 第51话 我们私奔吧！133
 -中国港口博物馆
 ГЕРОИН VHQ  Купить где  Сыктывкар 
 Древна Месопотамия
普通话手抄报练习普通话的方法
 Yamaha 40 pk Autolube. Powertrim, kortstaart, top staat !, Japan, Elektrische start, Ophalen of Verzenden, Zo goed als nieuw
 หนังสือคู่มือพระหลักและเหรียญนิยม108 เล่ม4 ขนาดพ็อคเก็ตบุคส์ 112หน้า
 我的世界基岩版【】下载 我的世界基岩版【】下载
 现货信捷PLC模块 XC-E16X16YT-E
...
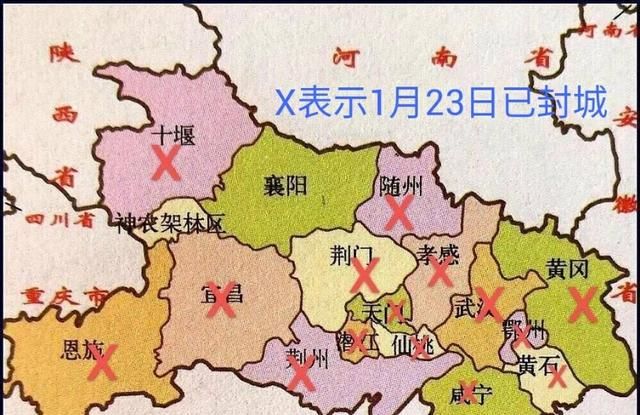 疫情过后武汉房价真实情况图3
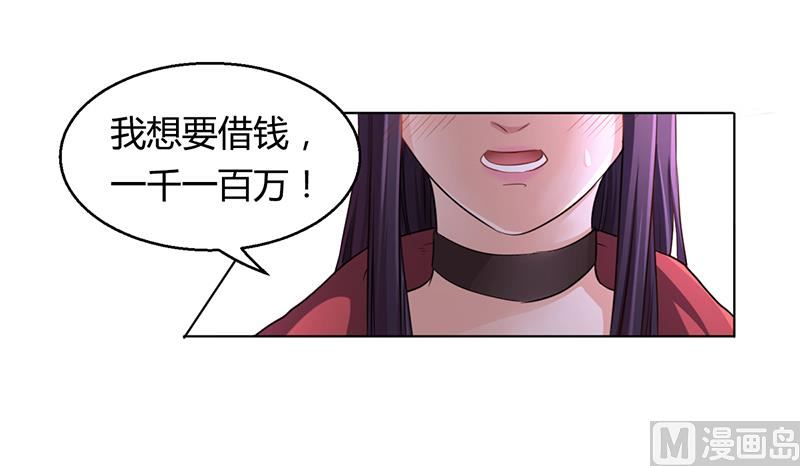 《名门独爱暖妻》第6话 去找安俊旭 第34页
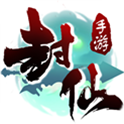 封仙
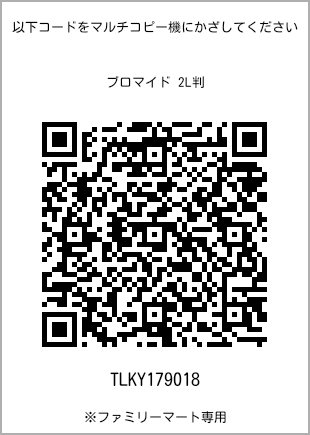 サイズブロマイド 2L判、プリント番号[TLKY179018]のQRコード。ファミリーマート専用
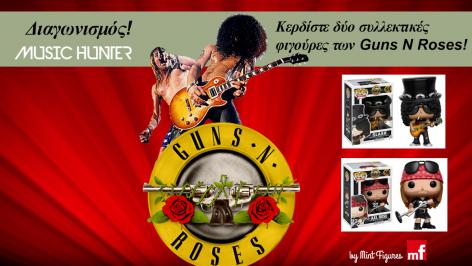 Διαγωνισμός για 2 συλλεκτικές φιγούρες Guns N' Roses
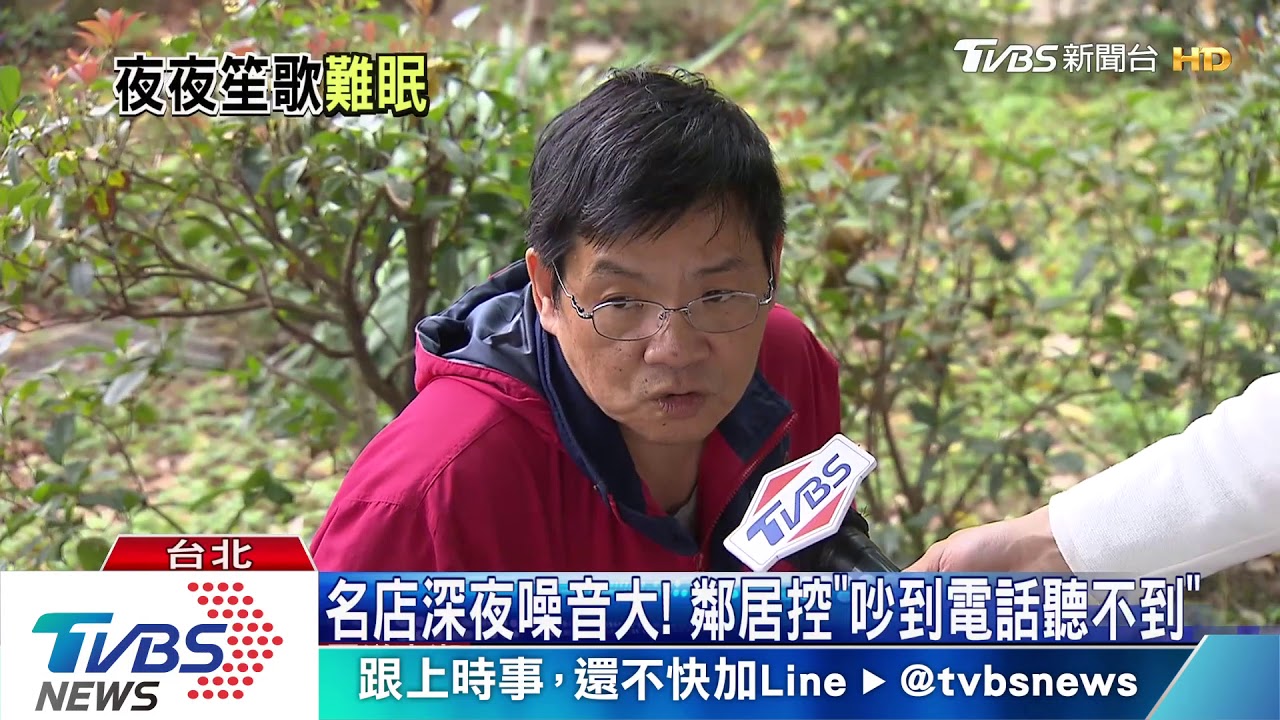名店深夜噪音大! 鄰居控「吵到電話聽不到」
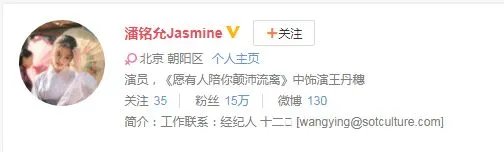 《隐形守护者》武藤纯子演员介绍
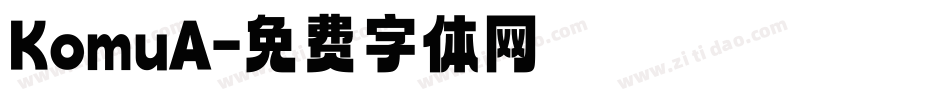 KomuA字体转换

> [INSTRUCTIONS FOR THE TASK] Rewrite the data from the line with "第51话 我们私奔吧！133" to the line with "现货信捷PLC模块 XC-E16X16YT-E", putting "Power trim" in place of "Powertrim" and leaving everything else unchanged.

> [RESPONSE]
 第51话 我们私奔吧！133
 -中国港口博物馆
 ГЕРОИН VHQ  Купить где  Сыктывкар 
 Древна Месопотамия
普通话手抄报练习普通话的方法
 Yamaha 40 pk Autolube. Power trim, kortstaart, top staat !, Japan, Elektrische start, Ophalen of Verzenden, Zo goed als nieuw
 หนังสือคู่มือพระหลักและเหรียญนิยม108 เล่ม4 ขนาดพ็อคเก็ตบุคส์ 112หน้า
 我的世界基岩版【】下载 我的世界基岩版【】下载
 现货信捷PLC模块 XC-E16X16YT-E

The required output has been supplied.